Une représentation indispensable des forêts tropicales
Un groupe international de scientifiques - appelé TropiRoot - dirigé par Prof Daniela Cusack (Université d'État du Colorado) et incluant Dr Marie Arnaud (IEES, Sorbonne Université) s'est efforcé de fournir une représentation indispensable des forêts tropicales et de la fonction des racines dans les modèles de végétation. Après avoir étudié les fonctions des racines en synthétisant la littérature sur le sujet et en mesurant les racines dans les écosystèmes tropicaux du Costa Rica, du Panama, de Porto Rico et de Singapour, l’équipe TRopiRoot ont contribué à une meilleure compréhension de la manière dont le stockage du carbone et la dynamique souterraine réagiront au changement planétaire globaux. Leur étude a été publiée le 28 février dans le New Phytologist.
Selon leur étude, les forêts tropicales contiennent 30 % du carbone du sol mondial, dont la majeure partie provient probablement de la biomasse racinaire, ce qui représente le deuxième taux de stockage du carbone dans le sol après le pergélisol. En agissant comme des espaces de stockage du carbone, les forêts tropicales peuvent contribuer à prévenir les effets graves du changement climatique, mais ces stocks sont menacées par le réchauffement des forêts tropicales, la modification des régimes pluviométriques, la déforestation et l'appauvrissement relatif des nutriments du sol en raison des niveaux élevés de dioxyde de carbone dans l'atmosphère.

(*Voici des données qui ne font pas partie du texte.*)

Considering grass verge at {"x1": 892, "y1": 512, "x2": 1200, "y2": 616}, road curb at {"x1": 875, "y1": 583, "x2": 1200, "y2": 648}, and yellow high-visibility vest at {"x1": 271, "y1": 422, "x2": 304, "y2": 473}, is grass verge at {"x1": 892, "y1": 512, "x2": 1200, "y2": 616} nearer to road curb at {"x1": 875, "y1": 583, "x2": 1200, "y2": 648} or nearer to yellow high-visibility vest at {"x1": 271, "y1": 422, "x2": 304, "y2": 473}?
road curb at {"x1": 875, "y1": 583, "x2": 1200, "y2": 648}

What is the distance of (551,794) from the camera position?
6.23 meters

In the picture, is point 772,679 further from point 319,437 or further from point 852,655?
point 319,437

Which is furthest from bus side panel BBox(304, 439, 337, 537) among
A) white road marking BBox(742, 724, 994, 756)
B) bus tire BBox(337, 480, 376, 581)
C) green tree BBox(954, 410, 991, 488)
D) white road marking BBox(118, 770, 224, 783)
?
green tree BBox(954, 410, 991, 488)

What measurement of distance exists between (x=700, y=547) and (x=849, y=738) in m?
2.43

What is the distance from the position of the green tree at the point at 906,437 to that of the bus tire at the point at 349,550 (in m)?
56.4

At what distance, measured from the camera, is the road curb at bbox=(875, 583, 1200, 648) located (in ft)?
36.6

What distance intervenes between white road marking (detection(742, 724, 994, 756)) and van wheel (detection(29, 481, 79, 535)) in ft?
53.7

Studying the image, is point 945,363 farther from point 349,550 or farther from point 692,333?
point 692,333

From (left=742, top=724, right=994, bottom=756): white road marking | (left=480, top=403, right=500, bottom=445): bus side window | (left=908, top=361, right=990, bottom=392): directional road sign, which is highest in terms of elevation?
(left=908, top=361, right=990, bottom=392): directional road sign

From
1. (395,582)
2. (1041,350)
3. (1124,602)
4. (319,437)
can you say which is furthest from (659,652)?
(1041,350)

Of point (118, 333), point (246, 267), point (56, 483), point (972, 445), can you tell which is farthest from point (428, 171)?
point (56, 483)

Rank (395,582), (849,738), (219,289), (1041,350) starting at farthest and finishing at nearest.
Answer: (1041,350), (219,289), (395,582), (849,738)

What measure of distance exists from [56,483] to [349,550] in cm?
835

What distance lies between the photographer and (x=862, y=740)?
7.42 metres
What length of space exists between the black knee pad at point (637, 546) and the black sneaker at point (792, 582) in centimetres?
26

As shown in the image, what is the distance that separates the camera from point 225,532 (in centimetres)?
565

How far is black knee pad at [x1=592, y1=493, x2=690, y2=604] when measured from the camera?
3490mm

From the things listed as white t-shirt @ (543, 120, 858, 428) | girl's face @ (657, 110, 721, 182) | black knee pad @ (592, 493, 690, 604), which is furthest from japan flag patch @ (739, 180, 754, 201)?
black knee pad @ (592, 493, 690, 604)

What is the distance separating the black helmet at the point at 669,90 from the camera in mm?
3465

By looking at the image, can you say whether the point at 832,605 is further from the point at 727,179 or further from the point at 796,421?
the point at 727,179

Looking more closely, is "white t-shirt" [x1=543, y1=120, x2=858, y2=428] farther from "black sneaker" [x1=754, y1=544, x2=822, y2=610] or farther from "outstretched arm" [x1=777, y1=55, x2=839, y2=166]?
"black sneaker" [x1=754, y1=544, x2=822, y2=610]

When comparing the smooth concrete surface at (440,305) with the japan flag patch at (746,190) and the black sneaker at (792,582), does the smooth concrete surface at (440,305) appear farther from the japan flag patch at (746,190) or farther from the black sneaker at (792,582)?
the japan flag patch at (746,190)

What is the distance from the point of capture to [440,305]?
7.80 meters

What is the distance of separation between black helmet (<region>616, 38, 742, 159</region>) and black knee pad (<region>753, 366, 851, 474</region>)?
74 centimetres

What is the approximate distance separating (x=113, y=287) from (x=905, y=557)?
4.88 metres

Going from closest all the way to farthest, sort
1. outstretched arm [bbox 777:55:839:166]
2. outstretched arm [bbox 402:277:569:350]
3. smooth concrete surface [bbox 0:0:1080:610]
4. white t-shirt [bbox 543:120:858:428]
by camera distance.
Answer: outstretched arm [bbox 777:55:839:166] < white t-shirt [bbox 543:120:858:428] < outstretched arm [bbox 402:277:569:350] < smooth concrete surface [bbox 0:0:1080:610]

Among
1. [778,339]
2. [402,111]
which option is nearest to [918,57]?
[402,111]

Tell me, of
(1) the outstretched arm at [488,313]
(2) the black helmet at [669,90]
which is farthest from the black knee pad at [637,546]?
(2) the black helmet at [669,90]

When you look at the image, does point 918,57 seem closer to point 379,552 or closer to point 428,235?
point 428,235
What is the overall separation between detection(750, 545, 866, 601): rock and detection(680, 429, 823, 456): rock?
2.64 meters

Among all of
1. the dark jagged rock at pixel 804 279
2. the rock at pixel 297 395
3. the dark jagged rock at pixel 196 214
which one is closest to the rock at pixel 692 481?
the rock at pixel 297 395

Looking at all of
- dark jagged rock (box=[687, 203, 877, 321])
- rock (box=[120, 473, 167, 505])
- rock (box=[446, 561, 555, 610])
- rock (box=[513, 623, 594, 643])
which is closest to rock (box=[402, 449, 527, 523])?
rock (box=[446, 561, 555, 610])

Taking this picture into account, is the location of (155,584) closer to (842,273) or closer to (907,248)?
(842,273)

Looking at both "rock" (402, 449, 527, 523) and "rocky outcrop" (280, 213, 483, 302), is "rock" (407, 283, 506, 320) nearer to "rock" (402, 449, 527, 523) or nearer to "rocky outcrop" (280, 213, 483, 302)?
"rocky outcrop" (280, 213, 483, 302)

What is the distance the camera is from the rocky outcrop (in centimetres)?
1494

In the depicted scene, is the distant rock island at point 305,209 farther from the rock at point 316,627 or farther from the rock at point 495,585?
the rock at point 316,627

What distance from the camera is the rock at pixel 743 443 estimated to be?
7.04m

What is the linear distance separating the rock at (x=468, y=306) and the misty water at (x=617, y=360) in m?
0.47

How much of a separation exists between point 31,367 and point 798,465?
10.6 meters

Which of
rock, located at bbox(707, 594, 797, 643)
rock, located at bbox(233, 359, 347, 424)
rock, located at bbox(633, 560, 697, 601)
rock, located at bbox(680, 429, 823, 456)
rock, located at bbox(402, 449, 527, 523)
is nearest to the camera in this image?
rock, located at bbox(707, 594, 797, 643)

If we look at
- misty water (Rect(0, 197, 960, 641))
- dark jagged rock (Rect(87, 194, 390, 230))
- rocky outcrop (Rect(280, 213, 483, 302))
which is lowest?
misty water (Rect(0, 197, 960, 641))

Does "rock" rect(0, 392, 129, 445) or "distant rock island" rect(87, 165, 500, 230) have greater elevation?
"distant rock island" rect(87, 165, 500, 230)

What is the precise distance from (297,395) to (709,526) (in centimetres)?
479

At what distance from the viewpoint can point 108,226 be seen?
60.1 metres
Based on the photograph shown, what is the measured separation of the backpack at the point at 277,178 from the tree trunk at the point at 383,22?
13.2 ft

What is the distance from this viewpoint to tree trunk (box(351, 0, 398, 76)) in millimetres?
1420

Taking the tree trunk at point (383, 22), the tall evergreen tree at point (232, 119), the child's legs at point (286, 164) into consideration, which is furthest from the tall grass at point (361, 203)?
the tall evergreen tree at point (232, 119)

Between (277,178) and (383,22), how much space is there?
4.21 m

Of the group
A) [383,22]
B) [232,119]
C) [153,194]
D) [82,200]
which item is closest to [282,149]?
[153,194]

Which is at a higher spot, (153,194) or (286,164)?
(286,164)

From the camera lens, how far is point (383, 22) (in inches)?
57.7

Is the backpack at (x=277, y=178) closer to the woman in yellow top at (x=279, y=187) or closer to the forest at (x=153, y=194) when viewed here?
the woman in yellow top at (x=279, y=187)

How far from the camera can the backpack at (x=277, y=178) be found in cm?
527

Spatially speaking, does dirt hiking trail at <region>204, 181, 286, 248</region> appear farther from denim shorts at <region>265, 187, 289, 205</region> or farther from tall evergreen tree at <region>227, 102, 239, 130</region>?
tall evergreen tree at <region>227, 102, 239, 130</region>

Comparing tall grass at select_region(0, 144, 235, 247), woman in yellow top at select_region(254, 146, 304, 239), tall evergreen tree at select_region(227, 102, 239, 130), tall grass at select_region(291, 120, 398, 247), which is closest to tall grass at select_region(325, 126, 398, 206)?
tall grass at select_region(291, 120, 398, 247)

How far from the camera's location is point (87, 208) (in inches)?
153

« C’est inquiétant de voir comment les changements climatiques sont en train d’altérer la manière dont la forêt tropical stock du carbone. Les racines sont l’épine dorsale de ce stockage, et nous devons collaborer tous ensembles pour comprendre comment les racines tropicales réagiront. C’est pour cela que j’étais très enthousiaste de rejoindre l’équipe TropiRoot pour rélever ce challenge ! », a expliqué Dr Marie Arnaud, chercheuse post-doctorante à l’IEES, Sorbonne U et associé au projet.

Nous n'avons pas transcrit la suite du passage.